* What the exercise asks: Extend the summary of the study on how easy electronic health record systems are to use for clinical notes, starting right after its last sentence.

* Text excerpt:
Electronic Health Record System Clinical Notes Usage Usability Evaluation – An Ethnographic study
Background: A significant gap exists between current Electronic Health Record (EHR) usability and potential optimal usability, which is often attributed to poor incorporation of a user-cantered approach during the Graphical User Interface (GUI) design process. Objectives: To evaluate usability strengths and weaknesses of two widely implemented EHR GUIs for critical clinical note usage tasks using data collected from real users observed in their actual inpatient work environments.
Methods: Twelve Internal Medicine resident physicians were observed by two usability evaluators while interacting with one of two EHR systems (Epic at University of Minnesota Medical Center and CPRS at Veterans Affair Hospital Care Systems), employing an ethnographic approach. User comments and observer findings were analyzed for two critical tasks: (i) clinical note entry and (ii) related information-seeking tasks, and from two standpoints: (a) usability references categorized by usability evaluators as positive, negative or equivocal and (b) usability impact of each feature measured through a seven-point severity rating scale. Findings were also validated by user responses to a post-observation questionnaire.

* Dataset records:
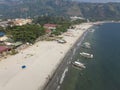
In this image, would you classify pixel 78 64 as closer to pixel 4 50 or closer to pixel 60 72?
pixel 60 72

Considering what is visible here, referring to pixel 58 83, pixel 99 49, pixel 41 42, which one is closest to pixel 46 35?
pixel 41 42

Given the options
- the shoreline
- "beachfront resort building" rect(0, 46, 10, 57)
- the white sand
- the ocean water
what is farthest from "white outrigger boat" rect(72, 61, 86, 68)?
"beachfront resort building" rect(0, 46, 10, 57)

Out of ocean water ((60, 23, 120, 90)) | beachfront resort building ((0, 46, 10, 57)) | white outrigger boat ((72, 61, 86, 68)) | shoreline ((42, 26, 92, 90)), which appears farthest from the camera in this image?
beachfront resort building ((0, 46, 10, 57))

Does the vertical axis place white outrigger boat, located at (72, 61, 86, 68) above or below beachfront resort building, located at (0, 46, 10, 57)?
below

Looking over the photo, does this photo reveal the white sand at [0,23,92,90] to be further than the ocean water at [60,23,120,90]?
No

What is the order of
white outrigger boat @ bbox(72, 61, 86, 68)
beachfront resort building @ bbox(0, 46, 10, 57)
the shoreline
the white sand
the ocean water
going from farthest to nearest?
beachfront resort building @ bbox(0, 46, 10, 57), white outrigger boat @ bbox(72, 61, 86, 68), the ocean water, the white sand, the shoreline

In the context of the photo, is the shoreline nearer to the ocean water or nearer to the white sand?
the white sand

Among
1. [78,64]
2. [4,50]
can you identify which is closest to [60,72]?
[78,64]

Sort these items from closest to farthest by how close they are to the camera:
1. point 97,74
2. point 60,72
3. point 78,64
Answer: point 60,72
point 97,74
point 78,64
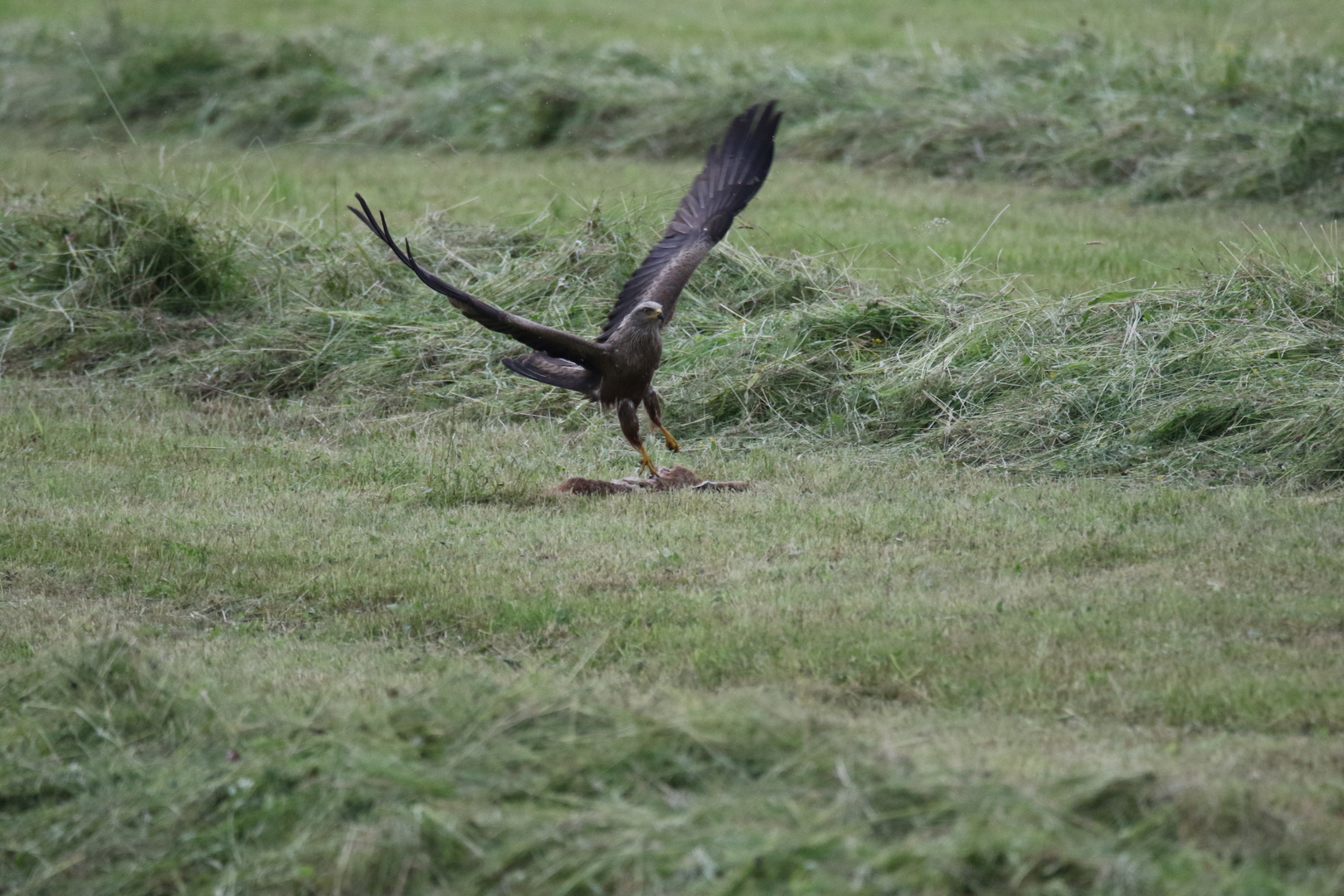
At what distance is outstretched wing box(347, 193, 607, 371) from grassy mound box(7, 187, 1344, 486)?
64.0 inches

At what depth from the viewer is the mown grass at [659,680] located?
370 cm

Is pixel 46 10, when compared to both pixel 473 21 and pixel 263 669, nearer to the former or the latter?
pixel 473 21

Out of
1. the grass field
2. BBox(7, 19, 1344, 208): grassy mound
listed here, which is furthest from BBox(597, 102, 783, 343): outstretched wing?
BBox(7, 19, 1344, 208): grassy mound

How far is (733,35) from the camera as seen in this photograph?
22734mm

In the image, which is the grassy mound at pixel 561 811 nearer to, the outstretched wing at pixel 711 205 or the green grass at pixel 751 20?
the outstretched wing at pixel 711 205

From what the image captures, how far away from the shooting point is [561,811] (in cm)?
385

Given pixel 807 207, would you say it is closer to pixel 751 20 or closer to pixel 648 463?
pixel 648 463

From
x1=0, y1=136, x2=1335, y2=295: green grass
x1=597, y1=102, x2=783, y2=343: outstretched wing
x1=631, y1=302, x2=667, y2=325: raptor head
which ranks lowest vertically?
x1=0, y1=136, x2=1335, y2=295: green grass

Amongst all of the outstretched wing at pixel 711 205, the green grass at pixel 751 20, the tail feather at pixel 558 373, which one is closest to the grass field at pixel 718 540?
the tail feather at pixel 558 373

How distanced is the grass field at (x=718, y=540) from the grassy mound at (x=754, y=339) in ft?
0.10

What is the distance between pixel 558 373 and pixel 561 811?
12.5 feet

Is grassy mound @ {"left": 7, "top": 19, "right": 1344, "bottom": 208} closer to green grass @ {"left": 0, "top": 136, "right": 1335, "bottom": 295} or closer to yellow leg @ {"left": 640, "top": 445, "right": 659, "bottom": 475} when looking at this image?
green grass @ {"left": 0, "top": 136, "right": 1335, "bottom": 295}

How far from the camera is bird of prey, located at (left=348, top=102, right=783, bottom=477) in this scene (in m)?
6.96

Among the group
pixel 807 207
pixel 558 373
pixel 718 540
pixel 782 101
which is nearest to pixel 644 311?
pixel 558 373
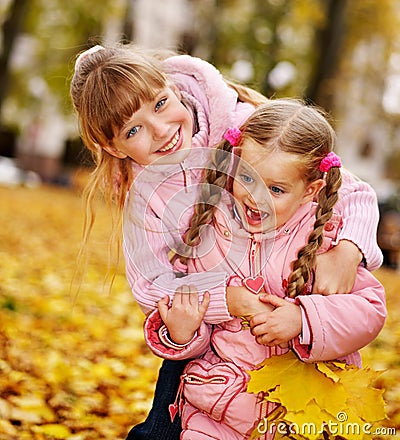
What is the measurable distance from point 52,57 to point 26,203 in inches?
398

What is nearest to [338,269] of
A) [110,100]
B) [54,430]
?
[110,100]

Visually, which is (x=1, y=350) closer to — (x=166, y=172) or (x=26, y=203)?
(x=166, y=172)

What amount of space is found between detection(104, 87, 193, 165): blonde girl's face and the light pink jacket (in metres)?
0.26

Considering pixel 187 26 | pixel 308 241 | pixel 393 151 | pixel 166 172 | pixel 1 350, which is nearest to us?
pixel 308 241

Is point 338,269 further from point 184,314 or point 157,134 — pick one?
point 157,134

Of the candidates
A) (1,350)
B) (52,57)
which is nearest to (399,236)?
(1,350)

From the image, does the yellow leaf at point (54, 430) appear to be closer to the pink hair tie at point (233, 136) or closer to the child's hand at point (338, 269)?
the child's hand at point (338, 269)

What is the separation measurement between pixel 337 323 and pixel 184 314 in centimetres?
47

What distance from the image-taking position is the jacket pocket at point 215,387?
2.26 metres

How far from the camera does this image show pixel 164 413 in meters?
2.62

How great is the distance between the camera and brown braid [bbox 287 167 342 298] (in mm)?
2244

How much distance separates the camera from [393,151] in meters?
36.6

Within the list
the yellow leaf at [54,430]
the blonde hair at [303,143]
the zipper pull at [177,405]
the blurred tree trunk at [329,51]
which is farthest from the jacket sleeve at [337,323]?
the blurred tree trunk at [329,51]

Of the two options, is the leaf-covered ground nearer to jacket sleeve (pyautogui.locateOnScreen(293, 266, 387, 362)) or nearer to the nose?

* Written answer:
Results: For clinical note entry, Epic surpassed CPRS with more positive (26% vs. 12%) than negative (12% vs. 34%) usability references. Greatest impact features on EHR usability (severity score after each feature) for clinical note entry were auto-population (6), screen options (5.5), communication (5), copy pasting (4.5), error prevention (4.5), edit ability (4) and dictation & transcription (3.5). Neither system did better for information-seeking tasks with CPRS having more positive (28% vs. 14%) but also more negative (41% vs. 34%) references. Features pertaining to information–seeking tasks with greatest impact on EHR usability were navigation for notes (7) and others (e.g., looking for ancillary data) (5.5). Ethnographic observations were also supported by follow-up questionnaire responses.
Conclusion: This study provides usability specific insights of two widely used EHR systems that could help with future design of EHR interfaces better aligned with a user- centered approach.